- LIST OF TASKS:
1) In the Stardust news release, rewrite the paragraph beginning "About 10 percent of the mass" as a short bulleted list that keeps its main facts.
2) Extend the Stardust news release with a few more sentences that pick up after its final paragraph.

- PROVIDED TEXT:
[meteorite-list] Stardust Formed Close To Sun

From: Ron Baalke <baalke_at_meteoritecentral.com>
Date: Fri, 4 Jan 2008 15:06:21 -0800 (PST)
Message-ID: <200801042306.PAA15775_at_zagami.jpl.nasa.gov>

https://publicaffairs.llnl.gov/news/news_releases/2008/NR-08-01-01.html

News Release

Contact: Anne M. Stark
Phone: (925) 422-9799
E-mail: stark8 at llnl.gov

FOR IMMEDIATE RELEASE
January 3, 2008
NR-08-01-01

Stardust formed close to sun

LIVERMORE, Calif. -- Samples of the material picked up during the NASA
Stardust mission indicate that parts of the comet Wild 2 actually formed
in an area close to the sun.

New research by an international collaboration including Livermore
researcher Sa??a Bajt analyzed noble gases within Stardust samples.The
helium and neon isotope analysis suggests that some of the Stardust
grains match a special type of carbonaceous material found in
meterorites; hence both must have spent time in the same gas reservoir,
which was close to the sun.

About 10 percent of the mass of Wild 2 is estimated to be from particles
transported out from hot inner zones to the cold zone where Wild 2
formed. The paper concludes that this is how these grains with unusual
isotope ratios go incorporated into a comet.

- DATA EXTRACT:
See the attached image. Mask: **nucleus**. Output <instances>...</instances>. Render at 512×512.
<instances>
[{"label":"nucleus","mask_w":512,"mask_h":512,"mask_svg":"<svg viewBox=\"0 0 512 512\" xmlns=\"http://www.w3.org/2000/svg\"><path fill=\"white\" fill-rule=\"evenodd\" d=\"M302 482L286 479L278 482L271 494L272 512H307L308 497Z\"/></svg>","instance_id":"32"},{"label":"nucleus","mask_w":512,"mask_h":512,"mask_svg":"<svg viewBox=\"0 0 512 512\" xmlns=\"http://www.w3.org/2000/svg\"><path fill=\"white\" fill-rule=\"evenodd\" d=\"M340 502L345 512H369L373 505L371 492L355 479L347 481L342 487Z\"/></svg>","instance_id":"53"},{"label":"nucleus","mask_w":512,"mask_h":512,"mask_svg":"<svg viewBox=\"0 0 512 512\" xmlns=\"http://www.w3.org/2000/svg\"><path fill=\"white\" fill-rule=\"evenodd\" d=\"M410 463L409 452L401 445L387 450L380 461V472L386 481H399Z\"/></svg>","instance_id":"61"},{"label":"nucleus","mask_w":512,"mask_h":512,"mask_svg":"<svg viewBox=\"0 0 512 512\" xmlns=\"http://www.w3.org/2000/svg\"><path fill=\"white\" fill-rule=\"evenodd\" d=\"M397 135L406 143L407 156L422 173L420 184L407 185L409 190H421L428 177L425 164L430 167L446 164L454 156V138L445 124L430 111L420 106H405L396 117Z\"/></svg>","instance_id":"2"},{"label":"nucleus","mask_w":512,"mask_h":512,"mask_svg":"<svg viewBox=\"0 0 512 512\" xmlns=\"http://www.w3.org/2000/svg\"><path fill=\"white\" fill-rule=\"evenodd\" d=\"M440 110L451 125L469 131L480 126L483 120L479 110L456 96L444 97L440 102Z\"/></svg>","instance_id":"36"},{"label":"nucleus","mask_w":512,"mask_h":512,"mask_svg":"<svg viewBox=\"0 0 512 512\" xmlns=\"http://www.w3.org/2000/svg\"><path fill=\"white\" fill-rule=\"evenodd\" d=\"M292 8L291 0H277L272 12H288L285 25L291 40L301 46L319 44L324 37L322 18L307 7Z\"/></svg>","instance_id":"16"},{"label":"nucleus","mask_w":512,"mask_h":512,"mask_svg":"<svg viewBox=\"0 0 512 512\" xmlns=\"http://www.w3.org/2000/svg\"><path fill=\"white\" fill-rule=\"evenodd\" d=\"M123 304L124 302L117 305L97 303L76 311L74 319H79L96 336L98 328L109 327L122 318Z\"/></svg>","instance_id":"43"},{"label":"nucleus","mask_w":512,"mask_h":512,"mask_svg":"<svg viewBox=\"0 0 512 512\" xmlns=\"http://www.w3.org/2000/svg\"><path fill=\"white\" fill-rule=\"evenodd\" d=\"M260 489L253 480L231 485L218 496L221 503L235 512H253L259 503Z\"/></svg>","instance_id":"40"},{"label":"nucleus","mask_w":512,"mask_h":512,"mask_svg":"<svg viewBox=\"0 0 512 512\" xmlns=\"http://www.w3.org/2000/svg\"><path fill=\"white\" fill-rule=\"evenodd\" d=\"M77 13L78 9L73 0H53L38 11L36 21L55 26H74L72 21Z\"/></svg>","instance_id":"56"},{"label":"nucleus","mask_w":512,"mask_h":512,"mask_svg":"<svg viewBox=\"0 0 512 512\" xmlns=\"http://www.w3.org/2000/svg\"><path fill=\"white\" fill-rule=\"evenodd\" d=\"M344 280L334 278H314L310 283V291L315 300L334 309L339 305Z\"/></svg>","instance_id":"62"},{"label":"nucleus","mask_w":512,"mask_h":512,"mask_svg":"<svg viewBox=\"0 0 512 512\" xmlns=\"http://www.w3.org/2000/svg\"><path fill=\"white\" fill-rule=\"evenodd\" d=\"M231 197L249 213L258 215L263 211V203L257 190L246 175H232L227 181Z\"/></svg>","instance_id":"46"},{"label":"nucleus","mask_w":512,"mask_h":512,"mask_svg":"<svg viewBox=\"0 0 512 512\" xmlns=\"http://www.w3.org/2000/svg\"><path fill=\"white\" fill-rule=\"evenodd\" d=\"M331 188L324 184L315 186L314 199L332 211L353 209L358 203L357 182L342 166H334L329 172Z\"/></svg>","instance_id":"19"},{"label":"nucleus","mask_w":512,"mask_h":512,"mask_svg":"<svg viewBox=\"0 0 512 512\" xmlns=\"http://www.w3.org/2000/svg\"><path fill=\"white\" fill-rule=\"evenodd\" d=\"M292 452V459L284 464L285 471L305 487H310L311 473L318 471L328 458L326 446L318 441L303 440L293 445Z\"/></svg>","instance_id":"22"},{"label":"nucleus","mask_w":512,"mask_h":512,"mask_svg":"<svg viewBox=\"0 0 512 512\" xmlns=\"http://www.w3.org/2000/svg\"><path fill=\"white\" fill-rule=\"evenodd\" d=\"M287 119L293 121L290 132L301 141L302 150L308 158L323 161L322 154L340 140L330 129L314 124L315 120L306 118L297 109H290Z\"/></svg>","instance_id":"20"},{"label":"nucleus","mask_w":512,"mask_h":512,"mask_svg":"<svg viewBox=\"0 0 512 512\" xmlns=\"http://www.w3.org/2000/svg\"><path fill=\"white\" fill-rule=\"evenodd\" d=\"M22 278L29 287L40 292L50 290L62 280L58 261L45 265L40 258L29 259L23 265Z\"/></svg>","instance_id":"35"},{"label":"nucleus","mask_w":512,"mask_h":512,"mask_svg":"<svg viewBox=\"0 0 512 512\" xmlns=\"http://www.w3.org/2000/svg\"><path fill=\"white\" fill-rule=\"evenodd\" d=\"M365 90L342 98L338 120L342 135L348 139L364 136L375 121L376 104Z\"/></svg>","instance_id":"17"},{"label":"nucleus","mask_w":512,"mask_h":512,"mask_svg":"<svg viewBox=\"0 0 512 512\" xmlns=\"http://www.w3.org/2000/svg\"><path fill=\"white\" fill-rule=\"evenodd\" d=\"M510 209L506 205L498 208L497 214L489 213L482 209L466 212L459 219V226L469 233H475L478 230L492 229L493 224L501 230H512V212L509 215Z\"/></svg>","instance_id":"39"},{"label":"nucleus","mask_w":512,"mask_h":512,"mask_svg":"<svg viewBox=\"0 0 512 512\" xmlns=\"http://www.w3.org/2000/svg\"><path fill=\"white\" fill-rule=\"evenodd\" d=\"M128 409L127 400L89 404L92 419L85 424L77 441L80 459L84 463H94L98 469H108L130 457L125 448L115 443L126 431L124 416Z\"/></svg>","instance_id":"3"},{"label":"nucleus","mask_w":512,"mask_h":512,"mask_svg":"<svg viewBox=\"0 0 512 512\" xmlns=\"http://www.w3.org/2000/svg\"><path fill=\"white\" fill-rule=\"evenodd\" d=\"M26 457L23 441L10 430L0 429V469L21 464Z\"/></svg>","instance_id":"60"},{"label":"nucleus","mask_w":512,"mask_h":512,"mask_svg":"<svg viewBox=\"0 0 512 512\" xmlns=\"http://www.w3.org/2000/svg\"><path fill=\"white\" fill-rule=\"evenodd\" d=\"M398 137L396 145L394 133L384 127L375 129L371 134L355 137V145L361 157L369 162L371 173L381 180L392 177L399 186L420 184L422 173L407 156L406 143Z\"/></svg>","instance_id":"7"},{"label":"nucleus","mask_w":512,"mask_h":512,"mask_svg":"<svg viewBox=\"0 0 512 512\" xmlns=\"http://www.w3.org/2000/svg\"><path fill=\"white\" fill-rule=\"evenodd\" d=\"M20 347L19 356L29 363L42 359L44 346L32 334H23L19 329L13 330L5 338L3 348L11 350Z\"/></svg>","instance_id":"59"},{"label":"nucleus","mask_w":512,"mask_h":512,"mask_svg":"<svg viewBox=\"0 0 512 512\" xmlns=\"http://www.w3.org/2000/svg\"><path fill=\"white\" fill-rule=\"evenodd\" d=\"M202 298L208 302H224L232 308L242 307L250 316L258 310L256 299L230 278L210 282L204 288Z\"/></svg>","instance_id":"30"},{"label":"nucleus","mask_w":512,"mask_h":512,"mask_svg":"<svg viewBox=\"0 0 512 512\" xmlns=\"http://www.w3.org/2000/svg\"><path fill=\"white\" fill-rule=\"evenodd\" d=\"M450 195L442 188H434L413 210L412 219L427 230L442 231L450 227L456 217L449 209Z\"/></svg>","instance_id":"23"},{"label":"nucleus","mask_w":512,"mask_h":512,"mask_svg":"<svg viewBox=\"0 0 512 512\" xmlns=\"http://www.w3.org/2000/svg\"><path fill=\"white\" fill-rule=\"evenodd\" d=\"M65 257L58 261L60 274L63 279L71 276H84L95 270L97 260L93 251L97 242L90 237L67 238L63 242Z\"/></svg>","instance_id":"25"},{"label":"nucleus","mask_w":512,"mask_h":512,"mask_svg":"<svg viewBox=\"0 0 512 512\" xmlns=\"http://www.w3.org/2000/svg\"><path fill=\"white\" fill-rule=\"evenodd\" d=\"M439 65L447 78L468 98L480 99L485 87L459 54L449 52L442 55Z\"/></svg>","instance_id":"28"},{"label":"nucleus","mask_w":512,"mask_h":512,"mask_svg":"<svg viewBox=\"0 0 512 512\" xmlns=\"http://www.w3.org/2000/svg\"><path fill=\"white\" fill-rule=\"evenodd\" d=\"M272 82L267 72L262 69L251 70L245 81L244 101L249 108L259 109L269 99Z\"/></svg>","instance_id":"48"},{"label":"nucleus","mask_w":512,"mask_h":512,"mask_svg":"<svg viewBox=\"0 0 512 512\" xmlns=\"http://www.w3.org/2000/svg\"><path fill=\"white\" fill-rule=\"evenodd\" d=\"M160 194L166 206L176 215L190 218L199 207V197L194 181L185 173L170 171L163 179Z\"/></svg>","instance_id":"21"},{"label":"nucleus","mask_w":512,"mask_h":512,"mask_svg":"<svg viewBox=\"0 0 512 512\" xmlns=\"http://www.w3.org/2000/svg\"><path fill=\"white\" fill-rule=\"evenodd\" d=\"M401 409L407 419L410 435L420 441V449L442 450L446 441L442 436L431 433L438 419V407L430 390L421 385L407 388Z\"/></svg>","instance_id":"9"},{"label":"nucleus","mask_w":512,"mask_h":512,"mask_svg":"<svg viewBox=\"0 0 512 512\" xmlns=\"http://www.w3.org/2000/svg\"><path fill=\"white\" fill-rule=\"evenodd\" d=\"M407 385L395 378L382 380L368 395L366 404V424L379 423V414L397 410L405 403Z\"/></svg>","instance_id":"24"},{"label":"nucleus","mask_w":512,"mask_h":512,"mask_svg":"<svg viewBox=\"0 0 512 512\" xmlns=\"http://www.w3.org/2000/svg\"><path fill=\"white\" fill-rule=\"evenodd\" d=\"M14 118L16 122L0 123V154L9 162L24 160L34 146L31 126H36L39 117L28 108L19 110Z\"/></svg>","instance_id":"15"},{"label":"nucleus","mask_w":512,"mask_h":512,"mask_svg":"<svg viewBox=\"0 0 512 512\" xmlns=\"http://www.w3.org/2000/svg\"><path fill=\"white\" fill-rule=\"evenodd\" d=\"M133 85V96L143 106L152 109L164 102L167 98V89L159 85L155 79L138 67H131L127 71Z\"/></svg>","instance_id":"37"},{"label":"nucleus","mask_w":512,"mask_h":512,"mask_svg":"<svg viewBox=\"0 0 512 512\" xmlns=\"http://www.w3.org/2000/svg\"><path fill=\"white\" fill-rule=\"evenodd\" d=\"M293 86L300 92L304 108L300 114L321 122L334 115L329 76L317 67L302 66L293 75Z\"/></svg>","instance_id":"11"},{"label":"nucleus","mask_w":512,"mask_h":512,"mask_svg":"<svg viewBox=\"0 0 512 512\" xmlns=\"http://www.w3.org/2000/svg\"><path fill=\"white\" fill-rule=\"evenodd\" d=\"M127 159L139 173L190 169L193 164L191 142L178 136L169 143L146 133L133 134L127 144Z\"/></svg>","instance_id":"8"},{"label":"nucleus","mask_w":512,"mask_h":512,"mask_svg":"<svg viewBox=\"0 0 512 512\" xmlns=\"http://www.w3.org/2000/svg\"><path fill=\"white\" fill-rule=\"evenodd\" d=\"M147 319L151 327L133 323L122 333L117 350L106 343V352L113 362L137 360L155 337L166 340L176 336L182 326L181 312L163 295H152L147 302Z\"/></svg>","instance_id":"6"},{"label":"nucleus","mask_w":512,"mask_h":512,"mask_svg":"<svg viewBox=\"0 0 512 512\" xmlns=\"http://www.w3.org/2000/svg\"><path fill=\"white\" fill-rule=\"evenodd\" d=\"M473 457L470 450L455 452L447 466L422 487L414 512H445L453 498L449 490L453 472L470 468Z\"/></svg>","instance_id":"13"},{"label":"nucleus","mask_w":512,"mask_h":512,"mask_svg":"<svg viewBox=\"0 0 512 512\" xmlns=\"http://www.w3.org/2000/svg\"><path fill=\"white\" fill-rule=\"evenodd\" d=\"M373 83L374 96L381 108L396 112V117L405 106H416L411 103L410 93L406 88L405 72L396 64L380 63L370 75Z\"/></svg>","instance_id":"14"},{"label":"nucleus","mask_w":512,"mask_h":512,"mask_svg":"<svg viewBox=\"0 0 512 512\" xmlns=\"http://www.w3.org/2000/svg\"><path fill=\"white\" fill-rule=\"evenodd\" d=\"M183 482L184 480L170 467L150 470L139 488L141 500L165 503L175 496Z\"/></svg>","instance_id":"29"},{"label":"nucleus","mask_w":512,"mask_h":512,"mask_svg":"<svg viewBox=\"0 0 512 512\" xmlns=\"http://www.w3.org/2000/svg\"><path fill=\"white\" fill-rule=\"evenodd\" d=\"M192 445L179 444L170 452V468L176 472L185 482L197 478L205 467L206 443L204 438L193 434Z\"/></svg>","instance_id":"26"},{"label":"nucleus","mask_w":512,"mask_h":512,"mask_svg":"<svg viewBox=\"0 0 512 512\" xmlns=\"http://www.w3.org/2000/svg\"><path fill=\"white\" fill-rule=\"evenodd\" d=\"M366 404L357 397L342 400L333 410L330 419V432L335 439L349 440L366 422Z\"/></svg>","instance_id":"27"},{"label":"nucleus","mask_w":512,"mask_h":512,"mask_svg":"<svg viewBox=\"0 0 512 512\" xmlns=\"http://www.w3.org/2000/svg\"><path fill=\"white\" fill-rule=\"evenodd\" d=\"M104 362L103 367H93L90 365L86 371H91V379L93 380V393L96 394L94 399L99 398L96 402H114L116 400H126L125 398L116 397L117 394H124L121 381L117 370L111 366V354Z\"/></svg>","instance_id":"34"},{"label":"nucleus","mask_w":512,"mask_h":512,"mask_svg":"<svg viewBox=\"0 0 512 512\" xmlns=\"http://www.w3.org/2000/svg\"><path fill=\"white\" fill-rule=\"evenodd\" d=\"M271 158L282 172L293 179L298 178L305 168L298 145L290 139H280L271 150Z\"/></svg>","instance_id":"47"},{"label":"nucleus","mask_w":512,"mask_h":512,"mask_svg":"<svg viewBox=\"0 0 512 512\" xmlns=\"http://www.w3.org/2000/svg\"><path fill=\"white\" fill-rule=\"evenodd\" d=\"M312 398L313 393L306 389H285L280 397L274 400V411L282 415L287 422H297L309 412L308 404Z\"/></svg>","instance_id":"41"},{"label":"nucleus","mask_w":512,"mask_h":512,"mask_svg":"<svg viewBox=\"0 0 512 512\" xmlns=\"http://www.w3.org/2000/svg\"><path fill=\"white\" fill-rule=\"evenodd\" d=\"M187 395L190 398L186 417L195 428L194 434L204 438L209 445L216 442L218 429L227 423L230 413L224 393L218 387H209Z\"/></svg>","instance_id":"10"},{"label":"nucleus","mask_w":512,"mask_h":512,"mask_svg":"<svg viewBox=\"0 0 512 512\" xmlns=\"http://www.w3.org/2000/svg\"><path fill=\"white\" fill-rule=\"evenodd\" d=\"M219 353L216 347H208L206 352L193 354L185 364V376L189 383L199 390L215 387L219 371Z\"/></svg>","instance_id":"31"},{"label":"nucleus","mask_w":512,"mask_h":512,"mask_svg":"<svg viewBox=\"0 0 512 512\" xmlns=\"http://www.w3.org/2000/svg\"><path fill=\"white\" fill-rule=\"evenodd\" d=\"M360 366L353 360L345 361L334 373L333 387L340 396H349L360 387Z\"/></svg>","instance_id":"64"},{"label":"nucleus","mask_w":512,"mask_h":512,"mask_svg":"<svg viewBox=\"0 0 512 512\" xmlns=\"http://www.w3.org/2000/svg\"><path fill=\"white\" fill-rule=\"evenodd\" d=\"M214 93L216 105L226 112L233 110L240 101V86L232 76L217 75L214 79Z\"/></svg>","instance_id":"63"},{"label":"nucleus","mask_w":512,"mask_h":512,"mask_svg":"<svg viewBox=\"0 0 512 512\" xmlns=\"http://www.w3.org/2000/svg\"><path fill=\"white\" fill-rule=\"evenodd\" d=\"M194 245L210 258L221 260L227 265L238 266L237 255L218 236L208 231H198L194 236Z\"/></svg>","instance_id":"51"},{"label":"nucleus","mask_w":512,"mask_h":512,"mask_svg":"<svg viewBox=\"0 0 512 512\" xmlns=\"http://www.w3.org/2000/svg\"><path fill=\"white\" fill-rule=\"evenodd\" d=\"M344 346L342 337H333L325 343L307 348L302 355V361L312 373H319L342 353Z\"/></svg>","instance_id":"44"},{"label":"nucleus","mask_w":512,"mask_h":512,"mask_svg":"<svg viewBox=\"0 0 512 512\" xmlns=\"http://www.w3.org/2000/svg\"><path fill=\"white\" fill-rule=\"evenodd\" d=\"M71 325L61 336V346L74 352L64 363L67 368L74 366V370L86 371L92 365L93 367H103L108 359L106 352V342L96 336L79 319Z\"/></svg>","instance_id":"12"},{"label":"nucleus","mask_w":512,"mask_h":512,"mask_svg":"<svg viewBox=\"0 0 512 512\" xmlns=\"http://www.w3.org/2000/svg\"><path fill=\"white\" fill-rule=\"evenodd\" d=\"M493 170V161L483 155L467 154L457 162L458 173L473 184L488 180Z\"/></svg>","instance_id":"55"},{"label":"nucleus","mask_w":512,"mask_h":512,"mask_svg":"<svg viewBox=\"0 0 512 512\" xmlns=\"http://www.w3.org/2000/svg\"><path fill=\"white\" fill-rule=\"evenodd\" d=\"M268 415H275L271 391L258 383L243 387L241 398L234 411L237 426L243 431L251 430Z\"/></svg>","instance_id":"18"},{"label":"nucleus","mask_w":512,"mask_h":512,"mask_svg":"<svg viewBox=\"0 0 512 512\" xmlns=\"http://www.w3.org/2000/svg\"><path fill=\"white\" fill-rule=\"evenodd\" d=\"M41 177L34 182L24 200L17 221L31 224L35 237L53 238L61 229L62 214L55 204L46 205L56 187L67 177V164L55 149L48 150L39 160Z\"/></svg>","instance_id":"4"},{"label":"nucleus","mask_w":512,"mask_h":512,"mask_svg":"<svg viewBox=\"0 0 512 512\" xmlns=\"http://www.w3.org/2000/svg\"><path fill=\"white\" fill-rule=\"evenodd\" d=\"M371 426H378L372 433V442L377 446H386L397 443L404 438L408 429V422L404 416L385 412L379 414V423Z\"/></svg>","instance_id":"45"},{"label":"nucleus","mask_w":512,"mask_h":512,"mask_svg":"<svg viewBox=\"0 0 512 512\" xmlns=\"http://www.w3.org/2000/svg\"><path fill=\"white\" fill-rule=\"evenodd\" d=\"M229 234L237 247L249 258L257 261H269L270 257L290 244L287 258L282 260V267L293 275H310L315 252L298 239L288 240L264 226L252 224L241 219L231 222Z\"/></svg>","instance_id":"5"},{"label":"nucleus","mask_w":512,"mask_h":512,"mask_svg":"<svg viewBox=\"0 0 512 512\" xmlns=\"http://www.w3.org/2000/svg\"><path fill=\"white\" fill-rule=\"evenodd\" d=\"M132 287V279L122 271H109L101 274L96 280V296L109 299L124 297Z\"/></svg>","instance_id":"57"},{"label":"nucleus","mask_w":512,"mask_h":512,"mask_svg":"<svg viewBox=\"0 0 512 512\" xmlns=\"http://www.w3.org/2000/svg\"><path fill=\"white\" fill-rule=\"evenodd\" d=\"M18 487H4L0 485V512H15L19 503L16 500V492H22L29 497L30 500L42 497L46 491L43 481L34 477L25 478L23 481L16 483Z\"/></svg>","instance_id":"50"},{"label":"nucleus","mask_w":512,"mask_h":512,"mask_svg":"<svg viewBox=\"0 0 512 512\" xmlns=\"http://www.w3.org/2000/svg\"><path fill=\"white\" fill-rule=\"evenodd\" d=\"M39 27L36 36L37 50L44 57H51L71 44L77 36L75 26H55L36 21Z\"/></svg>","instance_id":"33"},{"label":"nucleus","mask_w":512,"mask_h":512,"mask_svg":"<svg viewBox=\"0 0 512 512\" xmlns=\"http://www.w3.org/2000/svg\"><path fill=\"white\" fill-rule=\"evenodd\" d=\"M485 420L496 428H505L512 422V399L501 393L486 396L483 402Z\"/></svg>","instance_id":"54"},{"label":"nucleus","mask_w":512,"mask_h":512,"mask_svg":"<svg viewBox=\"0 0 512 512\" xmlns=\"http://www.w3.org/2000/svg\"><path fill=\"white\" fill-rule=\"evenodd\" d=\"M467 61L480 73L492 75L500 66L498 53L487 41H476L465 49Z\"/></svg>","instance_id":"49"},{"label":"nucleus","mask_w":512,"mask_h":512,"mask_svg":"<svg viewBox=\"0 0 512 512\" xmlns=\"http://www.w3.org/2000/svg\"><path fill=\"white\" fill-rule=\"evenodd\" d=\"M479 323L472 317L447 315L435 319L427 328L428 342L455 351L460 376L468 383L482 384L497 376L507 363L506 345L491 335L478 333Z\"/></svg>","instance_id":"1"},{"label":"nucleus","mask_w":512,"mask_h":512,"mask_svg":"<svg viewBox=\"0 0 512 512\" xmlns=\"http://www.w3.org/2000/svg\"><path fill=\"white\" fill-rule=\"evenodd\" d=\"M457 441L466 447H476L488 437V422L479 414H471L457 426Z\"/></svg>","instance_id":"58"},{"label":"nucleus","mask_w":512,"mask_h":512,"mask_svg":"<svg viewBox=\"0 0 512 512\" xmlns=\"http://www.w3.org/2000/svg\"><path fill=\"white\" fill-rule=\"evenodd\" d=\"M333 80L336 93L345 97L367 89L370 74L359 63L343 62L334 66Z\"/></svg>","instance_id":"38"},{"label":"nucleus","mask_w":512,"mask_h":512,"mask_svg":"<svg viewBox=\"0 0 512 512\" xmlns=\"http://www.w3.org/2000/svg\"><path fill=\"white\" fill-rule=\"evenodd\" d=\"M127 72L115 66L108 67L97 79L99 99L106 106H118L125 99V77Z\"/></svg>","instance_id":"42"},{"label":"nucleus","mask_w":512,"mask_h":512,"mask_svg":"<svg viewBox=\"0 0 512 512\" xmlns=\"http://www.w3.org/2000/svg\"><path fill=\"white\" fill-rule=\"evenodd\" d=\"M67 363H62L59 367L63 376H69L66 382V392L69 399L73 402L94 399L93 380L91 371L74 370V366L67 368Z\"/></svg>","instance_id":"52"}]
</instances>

- RESULTS OF THE EXERCISE:
1)
- An estimated 10 percent of Wild 2's mass came from particles carried outward from hot inner zones.
- These particles moved to the cold zone where Wild 2 formed.
- The paper concludes that this transport is how grains with unusual isotope ratios became part of a comet.

2)
Earlier research showed that the comet formed in the Kuiper Belt,
outside the orbit of Neptune, and only recently entered the inner
regions of the solar system.

Wild 2 spent most of its life orbiting in the Kuiper Belt, far beyond
Neptune, and in 1974 had a close encounter with Jupiter that placed it
into its current orbit. The Stardust spacecraft's seven-year mission
returned to earth in January 2006 with particles that are the same
material that accreted along with ice to shape the comet about 4.57
billion years ago, when the sun and planets formed.

But during its lifetime, Wild 2 gathered material that formed much
closer to the sun.

And the new research, which appears in the Jan. 4 issue of the journal
Science, shows that some of the particles in Stardust are consistent
with the early solar nebula.

"The unusual isotope ratio of helium and neon demonstrate that materials
in comet Wild 2 had been much closer to the young sun than previously
expected," Bajt said.

Bajt, who studied tracks in aerogel caused by cometary particles rich in
noble gases, used infrared spectroscopy, which is very sensitive in
detecting organic molecules. She found none, at least not in the pieces
of aerogel she examined. The group concluded that the carriers of the
noble gases must be the refractory metal-metal sulfide-metal carbide
grains, unlike what many expected would be a meteoritic Q-phase, which
is known to be organic.

"That's the first-order finding of the paper, and it's a rather
startling one," said lead author Robert Pepin from the University of
Minnesota.

The second conclusion is that the ion irradiation is the only known
mechanism that could load the grains (by ion implantation) to the very
high concentrations based on mass density estimates from X-ray
absorption spectroscopy by Andrew Westphal and his team at the (Space
Science Laboratory, UC Berkeley.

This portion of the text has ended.